Problem: Restate the entries below verbatim.

Data listing:
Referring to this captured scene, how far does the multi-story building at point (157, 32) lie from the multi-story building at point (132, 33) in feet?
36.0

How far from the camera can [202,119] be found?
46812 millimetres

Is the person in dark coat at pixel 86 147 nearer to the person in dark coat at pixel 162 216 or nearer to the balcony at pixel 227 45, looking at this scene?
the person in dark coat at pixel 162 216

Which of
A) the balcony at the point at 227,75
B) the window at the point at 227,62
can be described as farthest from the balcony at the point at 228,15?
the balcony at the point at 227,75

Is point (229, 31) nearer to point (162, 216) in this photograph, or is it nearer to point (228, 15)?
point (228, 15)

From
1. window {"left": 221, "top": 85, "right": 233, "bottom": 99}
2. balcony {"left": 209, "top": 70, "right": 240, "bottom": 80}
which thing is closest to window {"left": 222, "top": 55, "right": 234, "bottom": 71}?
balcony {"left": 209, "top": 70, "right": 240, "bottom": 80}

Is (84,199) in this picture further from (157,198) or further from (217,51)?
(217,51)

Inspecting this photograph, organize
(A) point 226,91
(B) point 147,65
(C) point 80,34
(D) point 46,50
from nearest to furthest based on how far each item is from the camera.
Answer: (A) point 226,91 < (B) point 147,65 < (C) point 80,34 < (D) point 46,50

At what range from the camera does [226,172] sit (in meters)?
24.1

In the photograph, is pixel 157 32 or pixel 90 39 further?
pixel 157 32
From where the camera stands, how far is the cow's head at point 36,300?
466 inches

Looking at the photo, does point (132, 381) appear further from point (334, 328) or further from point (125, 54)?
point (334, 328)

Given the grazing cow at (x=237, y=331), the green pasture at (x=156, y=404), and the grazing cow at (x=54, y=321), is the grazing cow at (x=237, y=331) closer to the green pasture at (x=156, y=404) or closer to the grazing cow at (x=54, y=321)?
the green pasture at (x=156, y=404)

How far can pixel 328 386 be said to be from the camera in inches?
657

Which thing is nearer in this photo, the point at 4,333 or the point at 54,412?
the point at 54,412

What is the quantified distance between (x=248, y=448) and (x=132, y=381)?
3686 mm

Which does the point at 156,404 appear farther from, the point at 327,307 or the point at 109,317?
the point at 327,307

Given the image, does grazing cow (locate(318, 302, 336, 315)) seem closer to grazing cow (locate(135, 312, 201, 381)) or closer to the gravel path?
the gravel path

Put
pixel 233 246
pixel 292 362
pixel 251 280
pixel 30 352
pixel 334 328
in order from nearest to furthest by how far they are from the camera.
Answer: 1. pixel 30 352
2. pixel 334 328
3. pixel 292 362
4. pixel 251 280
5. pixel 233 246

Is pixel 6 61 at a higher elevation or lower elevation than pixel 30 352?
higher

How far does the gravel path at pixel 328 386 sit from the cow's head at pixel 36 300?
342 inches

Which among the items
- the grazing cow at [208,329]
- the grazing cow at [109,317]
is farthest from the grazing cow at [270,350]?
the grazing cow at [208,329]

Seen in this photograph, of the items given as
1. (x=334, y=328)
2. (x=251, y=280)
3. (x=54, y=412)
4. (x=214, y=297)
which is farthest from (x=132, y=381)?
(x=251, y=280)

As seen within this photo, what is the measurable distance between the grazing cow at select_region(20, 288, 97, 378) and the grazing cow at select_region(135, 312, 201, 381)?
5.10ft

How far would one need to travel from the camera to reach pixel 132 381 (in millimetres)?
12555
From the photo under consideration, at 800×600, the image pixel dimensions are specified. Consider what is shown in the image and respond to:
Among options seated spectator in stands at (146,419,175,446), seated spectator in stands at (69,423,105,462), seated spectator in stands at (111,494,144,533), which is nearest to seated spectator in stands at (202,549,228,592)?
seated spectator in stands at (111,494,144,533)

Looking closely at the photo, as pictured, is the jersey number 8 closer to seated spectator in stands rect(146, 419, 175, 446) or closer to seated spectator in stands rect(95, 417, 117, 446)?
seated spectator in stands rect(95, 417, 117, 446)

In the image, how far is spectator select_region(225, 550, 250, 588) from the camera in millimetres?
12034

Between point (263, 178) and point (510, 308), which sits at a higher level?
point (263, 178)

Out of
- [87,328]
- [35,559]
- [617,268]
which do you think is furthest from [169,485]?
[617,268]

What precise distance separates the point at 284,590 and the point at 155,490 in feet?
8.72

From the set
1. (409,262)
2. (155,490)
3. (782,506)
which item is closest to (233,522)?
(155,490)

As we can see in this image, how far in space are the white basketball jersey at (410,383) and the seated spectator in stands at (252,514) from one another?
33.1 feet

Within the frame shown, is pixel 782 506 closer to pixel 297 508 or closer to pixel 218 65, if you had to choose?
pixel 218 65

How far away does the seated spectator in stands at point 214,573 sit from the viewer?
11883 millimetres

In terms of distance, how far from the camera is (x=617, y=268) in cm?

Written reply:
Referring to this captured scene, how far does the multi-story building at point (157, 32) lie from the multi-story building at point (132, 33) in feet?
36.0

How far from the camera can [202,119] be found?
46812 millimetres

Is the person in dark coat at pixel 86 147 nearer to the person in dark coat at pixel 162 216 or nearer to the balcony at pixel 227 45, looking at this scene?
the person in dark coat at pixel 162 216

Which of
A) the balcony at the point at 227,75
B) the window at the point at 227,62
can be described as farthest from the balcony at the point at 228,15?
the balcony at the point at 227,75

Is point (229, 31) nearer to point (162, 216) in this photograph, or is it nearer to point (228, 15)?
point (228, 15)

From
1. window {"left": 221, "top": 85, "right": 233, "bottom": 99}
2. balcony {"left": 209, "top": 70, "right": 240, "bottom": 80}
which thing is closest to window {"left": 222, "top": 55, "right": 234, "bottom": 71}?
balcony {"left": 209, "top": 70, "right": 240, "bottom": 80}

Is (84,199) in this picture further from (157,198) or further from (217,51)?
(217,51)

Inspecting this photograph, organize
(A) point 226,91
(B) point 147,65
(C) point 80,34
(D) point 46,50
from nearest to furthest based on how far each item is from the camera.
Answer: (A) point 226,91 < (B) point 147,65 < (C) point 80,34 < (D) point 46,50

At what range from the camera does [226,172] sit (in meters)?
24.1

In the photograph, is pixel 157 32 or pixel 90 39 further?
pixel 157 32
From where the camera stands, how far is the cow's head at point 36,300?
466 inches

Looking at the photo, does point (132, 381) appear further from point (334, 328) or further from point (125, 54)?
point (334, 328)

Given the grazing cow at (x=237, y=331), the green pasture at (x=156, y=404), and the grazing cow at (x=54, y=321), is the grazing cow at (x=237, y=331) closer to the green pasture at (x=156, y=404) or closer to the grazing cow at (x=54, y=321)?
the green pasture at (x=156, y=404)

How far can pixel 328 386 be said to be from the camera in inches?
657

Which thing is nearer in this photo, the point at 4,333 or the point at 54,412?
the point at 54,412

What is the quantified distance between (x=248, y=448) and (x=132, y=381)?
3686 mm

Which does the point at 156,404 appear farther from, the point at 327,307 or the point at 109,317?
the point at 327,307

Given the image, does grazing cow (locate(318, 302, 336, 315)) seem closer to grazing cow (locate(135, 312, 201, 381)) or closer to the gravel path?
the gravel path

Put
pixel 233 246
pixel 292 362
pixel 251 280
pixel 30 352
pixel 334 328
in order from nearest to furthest by how far they are from the camera.
Answer: 1. pixel 30 352
2. pixel 334 328
3. pixel 292 362
4. pixel 251 280
5. pixel 233 246

Is pixel 6 61 at a higher elevation or lower elevation than pixel 30 352?
higher

How far does the gravel path at pixel 328 386 sit from the cow's head at pixel 36 300?
342 inches

Which among the items
- the grazing cow at [208,329]
- the grazing cow at [109,317]
is farthest from the grazing cow at [270,350]?
the grazing cow at [208,329]

Seen in this photograph, of the items given as
1. (x=334, y=328)
2. (x=251, y=280)
3. (x=54, y=412)
4. (x=214, y=297)
which is farthest from (x=132, y=381)?
(x=251, y=280)

As seen within this photo, what is the measurable distance between the grazing cow at select_region(20, 288, 97, 378) and the grazing cow at select_region(135, 312, 201, 381)?
5.10ft

How far would one need to travel from the camera to reach pixel 132 381 (in millimetres)?
12555
From the photo under consideration, at 800×600, the image pixel dimensions are specified. Consider what is shown in the image and respond to:
Among options seated spectator in stands at (146,419,175,446), seated spectator in stands at (69,423,105,462), seated spectator in stands at (111,494,144,533), which is nearest to seated spectator in stands at (202,549,228,592)?
seated spectator in stands at (111,494,144,533)

Looking closely at the photo, as pictured, is the jersey number 8 closer to seated spectator in stands rect(146, 419, 175, 446) or closer to seated spectator in stands rect(95, 417, 117, 446)?
seated spectator in stands rect(95, 417, 117, 446)

In the image, how far is spectator select_region(225, 550, 250, 588) from the camera in millimetres?
12034

Between point (263, 178) and point (510, 308), which sits at a higher level?
point (263, 178)

Out of
- [87,328]
- [35,559]
- [617,268]
which do you think is furthest from [169,485]?
[617,268]

What precise distance separates the point at 284,590 and the point at 155,490 in feet?
8.72

From the set
1. (409,262)
2. (155,490)
3. (782,506)
which item is closest to (233,522)?
(155,490)

As we can see in this image, how far in space are the white basketball jersey at (410,383) and the seated spectator in stands at (252,514) from one another?
33.1 feet

Within the frame shown, is pixel 782 506 closer to pixel 297 508 or closer to pixel 218 65, if you had to choose?
pixel 218 65

How far away does the seated spectator in stands at point 214,573 sit from the viewer?
11883 millimetres

In terms of distance, how far from the camera is (x=617, y=268) in cm?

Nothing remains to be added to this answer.